I shrugged. “Hell, I don’t know. Maybe he’s with Pinkerton’s and he thought I was Jesse James. But there was something about this guy.”
He gave me a lazy smile. “Uh-huh. Must be something, he get his gun in your ear like that.”
“That’s part of it,” I admitted. “The guy moved pretty good. He looked like he was in very good shape, knew how to use the gun, all that. But—” I stopped talking, because I couldn’t figure out how to say it.
I didn’t have to figure it out. The Kevin Costner lookalike sauntered over and dropped a folder on Ed’s desk. He looked at me, then looked at Ed.
Ed stared back without touching the folder. After a few seconds Kevin shrugged and walked away.
Ed sighed and opened the folder. After a moment he gave his head a slight nod. “Well, well.”
“Isn’t there supposed to be a third
well?
So it goes, ‘Well, well,
well’?”
“Billy, you can have all the
wells
you want. You just hit a gusher.”
He flipped the folder over to me. It was a rap sheet for Phillip L. Moss. I scanned it.
Phil was a very busy guy. When he wasn’t helping out with Neighborhood Watch he was spending a lot of time eating public food. He’d been inside for assault, aggravated assault, disorderly conduct, attempted murder, and public nuisance more times than the whole local chapter of Hell’s Angels. He was also a known former member of CSA.
I looked up at Ed. “CSA? Like Confederate States of America?”
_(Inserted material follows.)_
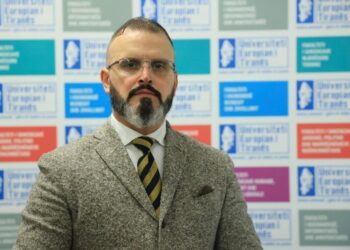 Kur politika sfidon rregullat. Pse mbrojtja e Kushtetutës është beteja e re demokratike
The famous Cheshire grin appeared. This was making Ed happy. “The Covenant, the Sword, and the Arm of the Lord.” He said it like it was the tag line for a sermon. “I’m not sure if they still in business, but we can find out.”
“I’m sure we could,” I said, “but why would we want to?”
Ed looked at me and shook his head sadly. “What we gonna do with you, son? You gettin’ all pathetic on me. CSA was one of the original white racist gun clubs, Billy. You know, crawling ’round in the mud with an AR–15 pretending you shooting at evil niggers trying to integrate your wife. Survivalism mixed with racism. You never hear about that shit?”
“Oh,” I said. I had a vague memory of something like that. “They had a commune in, uh, Mississippi or something.”